* List of tasks
1. From the article about the ICE arrests in San Francisco, extract the passage between "But Jamal Dajani, chairman" and "or a warrant.", inclusive.
2. According to the article about the ICE arrests in San Francisco, in what year did the city pass its "City of Refuge" Ordinance?
3. Carry on the article about the ICE arrests in San Francisco from the point where it stops.

**** Source document

But Jamal Dajani, chairman of the city's Immigrant Rights Commission, disagrees. He calls the arrests last Thursday "a total violation of the sanctuary ordinance. This is exactly why the sanctuary ordinance was created," he says.

In 1989, San Francisco passed the "City of Refuge" Ordinance (Sanctuary Ordinance) that prohibits city employees from helping ICE with immigration arrests unless required by federal or state law or a warrant.

The fact that ICE agents entered a private residence with nothing more than a deportation order, Dajani says, is "totally different" from entering with a warrant for a crime. "They're going into private homes, which means the city can't protect its own residents."

"If this is allowed," adds Dajani, "it basically ends any kind of discussion about sanctuary cities -- whether it's San Francisco or New York."

Julia Harumi, a lawyer with the ACLU of Northern California, says her organization has seen incidents in the past of ICE agents entering homes without consent. "If they didn't have reasonable suspicion that the residents were undocumented," she says, "then detaining them would violate the Fourth Amendment."

The agents that came to the door of a San Francisco home last Thursday were members of ICE Fugitive Operations, a unit dedicated to locating, arresting and removing individuals with outstanding deportation orders. One of the residents opened the door, and the agents found the individual they were looking for, as well as two others who also had outstanding deportation orders, says Haley.

Jilma Herrera (Freddie Herrera's sister), Carlos Gonzalez (Herrera's brother-in-law) and Roxana Cuellas, are currently in ICE custody in Arizona pending removal to Honduras.

The other three undocumented immigrants, Freddie Herrera, Eufemia Pineda and Ana Ruth Quintanilla, did not have outstanding deportation orders and were released with electronic monitoring devices on their ankles.

********
**** Dataset content

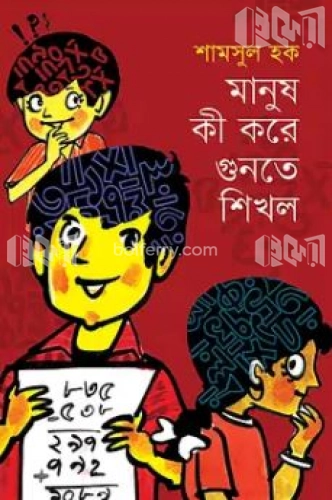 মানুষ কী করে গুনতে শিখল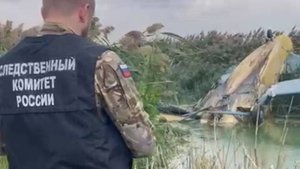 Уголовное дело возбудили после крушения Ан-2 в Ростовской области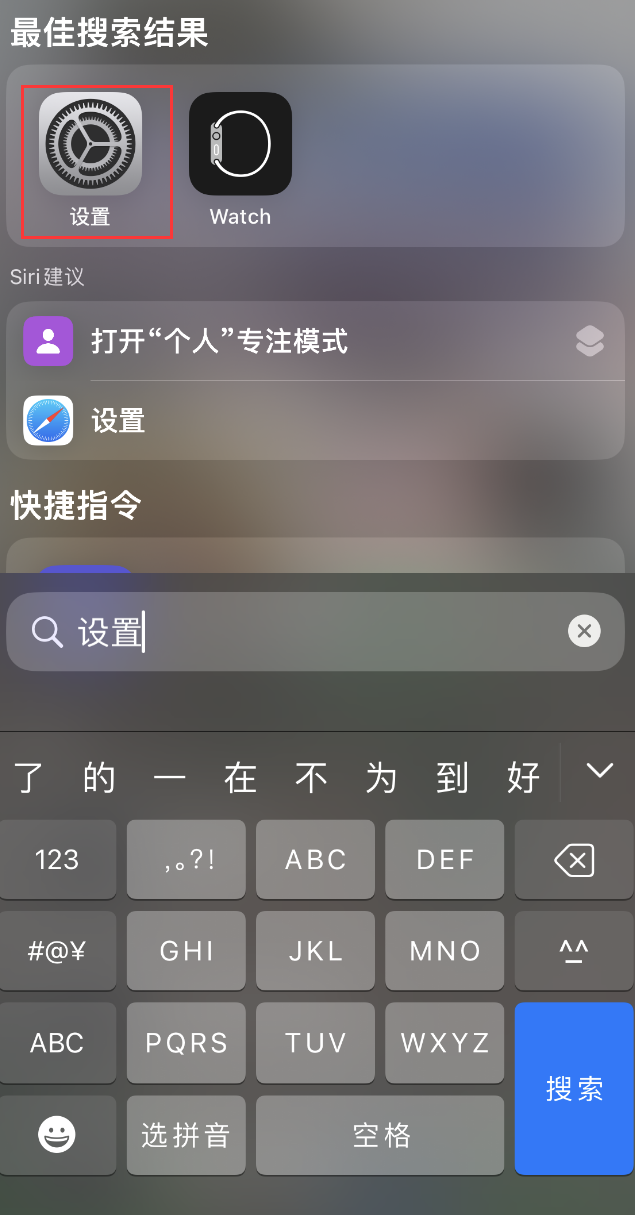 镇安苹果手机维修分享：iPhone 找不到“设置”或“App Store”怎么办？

********

* Responses in order
1.
But Jamal Dajani, chairman of the city's Immigrant Rights Commission, disagrees. He calls the arrests last Thursday "a total violation of the sanctuary ordinance. This is exactly why the sanctuary ordinance was created," he says.

In 1989, San Francisco passed the "City of Refuge" Ordinance (Sanctuary Ordinance) that prohibits city employees from helping ICE with immigration arrests unless required by federal or state law or a warrant.

2. 1989

3.
Pineda, 34, says she got home at 6:30 p.m. to find immigration agents in her living room.

"My kids were the first thing I thought about," says Pineda, who lives in the 10-person house with her husband, Roger Omar Cruz, 41, and their two children, Daniel, 7, and Keren, 2 years old.

Pineda, a childcare worker who has lived in San Francisco for nine years, hugs her son close to her. "Thank God my kids weren't there," she says. "What would they have thought to see me being taken away?"

While they were being detained the six immigrants, who are devout Evangelicals, prayed together. "My cousin Jilma started speaking in tongues," recalls Pineda. "It was the presence of God. And they told her to shut up."

But Pineda says her faith kept her going. "I felt a supernatural force only God could give," she says. "We know what we believe in."

Ana Ruth Quintanilla, 26, who moved to San Francisco two years ago, says the six immigrants were placed in a cold cell. "I told them, "We're not criminals,' and they said, 'Your crime is being here," she recalls.

"But I'm here out of necessity," explains Quintanilla, who is supporting her children back home. Quintanilla works as a cook at Burger King, and sends money every month to her three children, ages 10, 8 and 4, who live with their father in El Salvador.